The Tread Act requires that vehicles built after 2007 include a direct TPMS Tire Pressure Monitoring System that has tire pressure monitoring sensors placed inside each wheel assembly. It monitors a vehicle's tire air pressures and illuminates an amber TPMS light or audible chime to inform the driver if a tire's underinflated (or overinflated).

TPMS function explained.

The system includes a receiver located inside the BCM or keyless entry system and an amber warning lamp. The sensors send an RF signal to the receiver including information like sensor ID's and air pressures at regular intervals.
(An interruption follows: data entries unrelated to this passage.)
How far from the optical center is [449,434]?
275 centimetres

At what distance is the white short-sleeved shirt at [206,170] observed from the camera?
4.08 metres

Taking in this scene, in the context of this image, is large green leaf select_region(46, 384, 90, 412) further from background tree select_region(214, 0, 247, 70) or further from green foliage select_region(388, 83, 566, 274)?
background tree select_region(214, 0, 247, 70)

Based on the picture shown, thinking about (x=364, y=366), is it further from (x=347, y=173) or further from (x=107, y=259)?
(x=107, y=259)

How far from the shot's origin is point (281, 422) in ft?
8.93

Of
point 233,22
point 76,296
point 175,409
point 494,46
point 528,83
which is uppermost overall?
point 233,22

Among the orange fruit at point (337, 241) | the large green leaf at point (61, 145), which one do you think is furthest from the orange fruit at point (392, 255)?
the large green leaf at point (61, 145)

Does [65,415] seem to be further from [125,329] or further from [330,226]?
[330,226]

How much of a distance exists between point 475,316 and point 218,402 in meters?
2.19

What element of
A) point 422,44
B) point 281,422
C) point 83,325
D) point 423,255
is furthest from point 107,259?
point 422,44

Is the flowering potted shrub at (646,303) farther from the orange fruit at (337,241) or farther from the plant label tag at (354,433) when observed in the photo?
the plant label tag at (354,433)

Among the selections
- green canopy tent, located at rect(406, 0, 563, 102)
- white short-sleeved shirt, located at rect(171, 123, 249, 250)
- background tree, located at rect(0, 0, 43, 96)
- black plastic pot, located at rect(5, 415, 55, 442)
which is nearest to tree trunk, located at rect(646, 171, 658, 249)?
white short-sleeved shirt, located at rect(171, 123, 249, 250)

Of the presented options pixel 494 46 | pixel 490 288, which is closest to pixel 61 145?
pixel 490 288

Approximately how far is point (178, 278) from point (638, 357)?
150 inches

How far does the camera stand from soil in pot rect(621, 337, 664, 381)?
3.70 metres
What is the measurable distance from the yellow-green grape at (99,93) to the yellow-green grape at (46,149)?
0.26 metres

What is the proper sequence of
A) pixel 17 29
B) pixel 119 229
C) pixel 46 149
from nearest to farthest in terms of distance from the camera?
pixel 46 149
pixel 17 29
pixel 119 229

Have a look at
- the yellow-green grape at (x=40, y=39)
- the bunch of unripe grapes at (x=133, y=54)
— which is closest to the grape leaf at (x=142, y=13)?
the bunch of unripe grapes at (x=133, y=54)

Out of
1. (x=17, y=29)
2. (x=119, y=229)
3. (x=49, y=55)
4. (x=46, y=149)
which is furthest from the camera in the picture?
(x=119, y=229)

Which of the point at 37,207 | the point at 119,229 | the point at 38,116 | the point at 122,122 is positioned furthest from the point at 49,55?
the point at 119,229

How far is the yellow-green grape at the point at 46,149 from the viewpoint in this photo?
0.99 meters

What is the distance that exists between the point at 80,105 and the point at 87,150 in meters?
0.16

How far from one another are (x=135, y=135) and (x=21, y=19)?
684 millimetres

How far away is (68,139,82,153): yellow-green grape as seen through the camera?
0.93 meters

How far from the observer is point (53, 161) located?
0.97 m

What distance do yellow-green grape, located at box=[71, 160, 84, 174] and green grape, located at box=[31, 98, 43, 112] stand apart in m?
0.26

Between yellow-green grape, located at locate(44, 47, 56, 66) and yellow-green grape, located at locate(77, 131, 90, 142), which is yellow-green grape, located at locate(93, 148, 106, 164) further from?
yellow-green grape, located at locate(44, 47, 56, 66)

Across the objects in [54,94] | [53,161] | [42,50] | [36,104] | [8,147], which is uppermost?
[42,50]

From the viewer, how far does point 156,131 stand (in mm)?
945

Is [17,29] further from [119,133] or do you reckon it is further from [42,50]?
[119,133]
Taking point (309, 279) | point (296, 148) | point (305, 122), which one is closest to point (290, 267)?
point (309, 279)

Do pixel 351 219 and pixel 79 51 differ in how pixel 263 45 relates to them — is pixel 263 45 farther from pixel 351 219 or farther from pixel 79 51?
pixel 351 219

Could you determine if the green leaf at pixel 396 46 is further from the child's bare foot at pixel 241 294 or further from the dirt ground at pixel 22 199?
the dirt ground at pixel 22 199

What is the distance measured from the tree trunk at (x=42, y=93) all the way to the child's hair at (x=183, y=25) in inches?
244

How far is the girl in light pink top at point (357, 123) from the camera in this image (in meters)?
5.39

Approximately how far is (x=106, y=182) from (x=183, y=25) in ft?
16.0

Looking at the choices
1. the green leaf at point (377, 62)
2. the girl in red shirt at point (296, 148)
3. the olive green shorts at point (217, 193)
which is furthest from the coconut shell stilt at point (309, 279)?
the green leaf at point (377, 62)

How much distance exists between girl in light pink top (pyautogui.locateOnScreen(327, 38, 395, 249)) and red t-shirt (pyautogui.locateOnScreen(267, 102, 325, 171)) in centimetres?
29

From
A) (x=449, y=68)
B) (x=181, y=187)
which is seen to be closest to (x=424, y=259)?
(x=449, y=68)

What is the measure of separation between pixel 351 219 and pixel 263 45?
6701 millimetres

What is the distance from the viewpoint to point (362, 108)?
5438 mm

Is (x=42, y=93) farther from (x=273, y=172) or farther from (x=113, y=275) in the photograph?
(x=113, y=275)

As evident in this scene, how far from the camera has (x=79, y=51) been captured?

They include a lithium-ion battery that can last up to ten years. As these batteries wear, they're less able to communicate with the receiver. The control module will illuminate the TPMS light if communication is lost. If the light stays on continuously, inflate all tires to the specifications found on the door sticker, including the spare. These are the required values the direct system uses for that models tire pressures.

TPMS sensors have a port to sense the tires air pressure. If it becomes clogged, the sensor will indicate low air pressure to the module, and the TPMS light will illuminate. Check a suspect tire for debris or an older flat repair product that can clog the sensing hole in the sensor.

Some older models use an indirect system that utilizes the vehicle's wheel speed sensors to estimate air pressures. This system is based on the principle that a tire with low air pressure spins faster than one that's filled.